Columbus Tunnel Project Sees Unexpected Challenges



Dispatch:
Water and a giant hunk of bedrock 200 feet beneath Columbus has bogged down the city’s giant boring machine, leading to a two-year delay and a $29.5 million cost overrun.
The machine, nicknamed “Marsha,” is boring a 4.5-mile, 23-foot-wide tunnel that was originally to be completed this month. The tunnel is supposed to catch sewer overflows that would otherwise spill into the Scioto River during storms. The project was originally estimated to cost $342 million....
The $26 million custom machine, like something out of science fiction, was built to drill through mostly dry bedrock. But city engineers’ estimate of water levels didn’t account for millions of gallons of water that travel underground, below the Scioto River.
Instead of grinding through dry rock, Marsha was choking on a water/rock/mud mixture called slurry, which is kind of like wet concrete.
The 500-foot-long drilling machine is a cross between a submarine and a huge mechanical worm with a 95-ton cutting wheel on the front. The machine was built in Germany to digest dry rock by sending it back through a crushing screw shaft in its belly, depositing the crushed rock on conveyers that take it to the surface.
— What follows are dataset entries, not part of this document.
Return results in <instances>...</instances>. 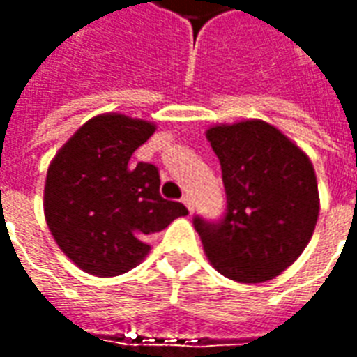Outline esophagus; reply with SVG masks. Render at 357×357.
I'll return each instance as SVG.
<instances>
[{"label":"esophagus","instance_id":"esophagus-1","mask_svg":"<svg viewBox=\"0 0 357 357\" xmlns=\"http://www.w3.org/2000/svg\"><path fill=\"white\" fill-rule=\"evenodd\" d=\"M181 202H183V204H185L187 206V210H189V212H193V201H191V197H183V199H181Z\"/></svg>","mask_w":357,"mask_h":357}]
</instances>
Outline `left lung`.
Instances as JSON below:
<instances>
[{"instance_id":"8db88e82","label":"left lung","mask_w":357,"mask_h":357,"mask_svg":"<svg viewBox=\"0 0 357 357\" xmlns=\"http://www.w3.org/2000/svg\"><path fill=\"white\" fill-rule=\"evenodd\" d=\"M222 164L227 212L195 218L212 268L239 283H264L296 262L314 235L319 193L314 164L275 126L258 118L206 130Z\"/></svg>"}]
</instances>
The Kenny Construction Co., based in Illinois, and the Japanese-based Obayashi group designed Marsha based on specifications provided by the city....
Marsha was to be able to drill through and remove about 68 feet of dry rock a day, or about 40 feet a day if there was water. The steel cutters on the machine have to be replaced about every 500 feet.
But the unexpected amount of water in the ground forced it to remain closed. The pipes weren’t big enough to handle the slurry because large chunks of rock would make it through the grinder.
For much of the past two years, Marsha has drilled about 25 feet per day.
At one point when the cutters needed to be replaced, the city had to hire expert divers for $1 million. The divers could work only for minutes at a time in the high-pressure underground water to replace the cutting wheels.
Davies said engineers then spent nearly a year reconfiguring Marsha with new, larger pipes and ripping out the conveyer system to add another large screw that would break down the rock even more.
Dax Blake, an engineer and the city’s sewers and drains administrator, said the city had drilled about 200 holes to test the ground before the project began.
“You never really know what’s that far underground, so all we could do was take those samples and calculate out what was down there,” he said.
 Wow, 200 test holes is a bunch.  I bet some engineer is feeling pretty bad about this project.